Na prática, como poderíamos viver junto aos animais, em condição de total igualdade?

Como teríamos pets que não fossem nossas propriedades, mas nossos parceiros? Poderia acontecer na teoria, mas não vejo como seria possível na prática. Seria preciso mudar a legislação e transformá-los em seres mais parecidos com crianças – e essa postura traria uma série de problemas éticos e morais que nunca poderiam, na minha opinião, ser solucionados facilmente. Nós não aceitaríamos dar mais poder a eles. Domesticamos os animais precisamente porque queríamos mantê-los sob controle. Por isso acredito que não existe outra opção a não ser nos programar para que, no futuro, os pets deixem de existir.

E reservas naturais, são aceitáveis?

Sim, desde que não permitam caçadas, passeios turísticos ou outras situações de exploração.

Como o senhor defende os direitos dos animais em seu dia-a-dia?

Sou vegano há 35 anos.
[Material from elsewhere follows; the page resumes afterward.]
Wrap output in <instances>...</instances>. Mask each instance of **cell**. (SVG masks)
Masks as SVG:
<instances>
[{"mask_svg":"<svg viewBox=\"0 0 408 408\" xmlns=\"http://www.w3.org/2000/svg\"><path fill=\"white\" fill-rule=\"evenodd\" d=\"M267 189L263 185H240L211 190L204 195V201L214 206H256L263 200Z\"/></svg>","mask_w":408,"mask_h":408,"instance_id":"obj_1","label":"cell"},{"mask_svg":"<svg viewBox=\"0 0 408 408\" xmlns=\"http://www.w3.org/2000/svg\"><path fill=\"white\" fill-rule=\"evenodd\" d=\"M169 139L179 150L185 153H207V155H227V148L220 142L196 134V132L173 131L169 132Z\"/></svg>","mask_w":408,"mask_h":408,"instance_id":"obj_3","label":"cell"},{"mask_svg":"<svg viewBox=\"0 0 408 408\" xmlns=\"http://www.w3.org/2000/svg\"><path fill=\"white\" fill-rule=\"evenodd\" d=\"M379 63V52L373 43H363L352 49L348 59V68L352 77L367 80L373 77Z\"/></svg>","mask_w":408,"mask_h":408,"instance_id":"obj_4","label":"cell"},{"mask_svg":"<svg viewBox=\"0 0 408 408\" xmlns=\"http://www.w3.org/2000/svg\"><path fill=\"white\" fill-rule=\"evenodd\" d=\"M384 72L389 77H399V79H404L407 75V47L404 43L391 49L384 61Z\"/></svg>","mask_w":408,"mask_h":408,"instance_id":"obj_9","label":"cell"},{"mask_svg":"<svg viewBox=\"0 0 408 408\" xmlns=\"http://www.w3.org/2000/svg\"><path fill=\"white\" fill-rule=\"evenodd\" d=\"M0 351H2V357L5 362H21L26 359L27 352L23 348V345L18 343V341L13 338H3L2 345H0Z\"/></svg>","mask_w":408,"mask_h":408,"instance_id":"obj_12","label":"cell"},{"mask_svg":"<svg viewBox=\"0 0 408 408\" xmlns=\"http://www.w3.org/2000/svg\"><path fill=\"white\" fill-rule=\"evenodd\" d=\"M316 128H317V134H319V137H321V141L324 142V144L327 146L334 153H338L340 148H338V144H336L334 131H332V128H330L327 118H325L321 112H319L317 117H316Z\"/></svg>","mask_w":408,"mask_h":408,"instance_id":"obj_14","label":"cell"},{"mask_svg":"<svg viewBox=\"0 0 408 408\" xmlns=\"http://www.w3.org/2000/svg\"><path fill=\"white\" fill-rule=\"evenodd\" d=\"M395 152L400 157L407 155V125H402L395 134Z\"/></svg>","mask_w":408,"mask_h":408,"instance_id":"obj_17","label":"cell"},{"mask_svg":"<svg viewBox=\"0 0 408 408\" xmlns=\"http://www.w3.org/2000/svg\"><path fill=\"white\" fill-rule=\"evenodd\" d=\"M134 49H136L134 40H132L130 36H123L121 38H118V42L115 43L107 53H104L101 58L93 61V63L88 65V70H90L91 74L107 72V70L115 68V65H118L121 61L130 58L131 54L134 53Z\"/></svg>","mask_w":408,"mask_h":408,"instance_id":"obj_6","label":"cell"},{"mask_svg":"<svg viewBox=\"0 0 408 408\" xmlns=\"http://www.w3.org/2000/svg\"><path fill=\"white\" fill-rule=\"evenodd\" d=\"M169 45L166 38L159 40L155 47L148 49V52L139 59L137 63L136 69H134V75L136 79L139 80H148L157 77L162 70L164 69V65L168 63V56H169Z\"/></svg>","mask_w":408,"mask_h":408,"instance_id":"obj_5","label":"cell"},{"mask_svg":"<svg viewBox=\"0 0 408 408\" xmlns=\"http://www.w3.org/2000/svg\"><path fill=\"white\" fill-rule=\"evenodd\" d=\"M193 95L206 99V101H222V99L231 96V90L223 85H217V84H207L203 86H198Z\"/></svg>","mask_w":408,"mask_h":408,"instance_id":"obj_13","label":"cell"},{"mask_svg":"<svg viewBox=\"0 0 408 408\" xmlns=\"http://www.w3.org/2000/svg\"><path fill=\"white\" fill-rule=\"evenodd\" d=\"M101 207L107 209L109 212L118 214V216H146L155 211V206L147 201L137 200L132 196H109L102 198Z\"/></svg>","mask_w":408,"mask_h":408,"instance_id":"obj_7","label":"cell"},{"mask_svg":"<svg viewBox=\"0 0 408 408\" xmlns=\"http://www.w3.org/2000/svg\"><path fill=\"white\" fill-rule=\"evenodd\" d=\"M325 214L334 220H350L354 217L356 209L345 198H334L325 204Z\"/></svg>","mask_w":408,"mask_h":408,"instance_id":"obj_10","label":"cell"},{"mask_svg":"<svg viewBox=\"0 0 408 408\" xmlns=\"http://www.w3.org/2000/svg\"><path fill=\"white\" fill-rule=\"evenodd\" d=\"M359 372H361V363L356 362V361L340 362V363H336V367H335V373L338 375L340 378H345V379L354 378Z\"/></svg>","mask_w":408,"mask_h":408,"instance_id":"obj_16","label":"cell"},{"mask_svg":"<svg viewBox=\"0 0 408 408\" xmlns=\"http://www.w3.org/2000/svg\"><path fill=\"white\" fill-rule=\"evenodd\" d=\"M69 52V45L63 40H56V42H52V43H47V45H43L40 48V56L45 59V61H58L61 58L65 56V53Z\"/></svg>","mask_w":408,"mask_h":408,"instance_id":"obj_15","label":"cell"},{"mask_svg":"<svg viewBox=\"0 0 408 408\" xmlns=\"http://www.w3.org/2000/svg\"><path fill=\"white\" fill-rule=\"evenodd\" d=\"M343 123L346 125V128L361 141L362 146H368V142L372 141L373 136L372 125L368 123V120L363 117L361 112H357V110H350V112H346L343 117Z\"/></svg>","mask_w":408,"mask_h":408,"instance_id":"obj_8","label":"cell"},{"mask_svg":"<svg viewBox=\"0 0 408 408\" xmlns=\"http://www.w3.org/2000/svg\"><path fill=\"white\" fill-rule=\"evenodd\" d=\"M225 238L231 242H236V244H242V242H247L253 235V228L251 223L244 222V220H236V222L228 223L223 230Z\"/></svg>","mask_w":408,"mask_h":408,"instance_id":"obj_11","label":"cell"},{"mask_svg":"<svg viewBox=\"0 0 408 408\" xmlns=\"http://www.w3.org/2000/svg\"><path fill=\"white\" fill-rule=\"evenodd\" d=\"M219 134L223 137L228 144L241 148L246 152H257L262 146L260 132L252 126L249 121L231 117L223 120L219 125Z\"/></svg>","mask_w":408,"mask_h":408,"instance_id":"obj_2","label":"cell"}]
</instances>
Não como carne, peixe, ovos, leite ou queijo. Não uso pele, couro, lã ou seda. Não uso produtos de beleza que contenham animais.

Quando o senhor transformou a defesa dos animais em profissão?

Muitos anos atrás, tive a oportunidade de visitar um matadouro. Isso mudou minha vida. Decidi que não queria participar de tamanha violência, tamanha injustiça.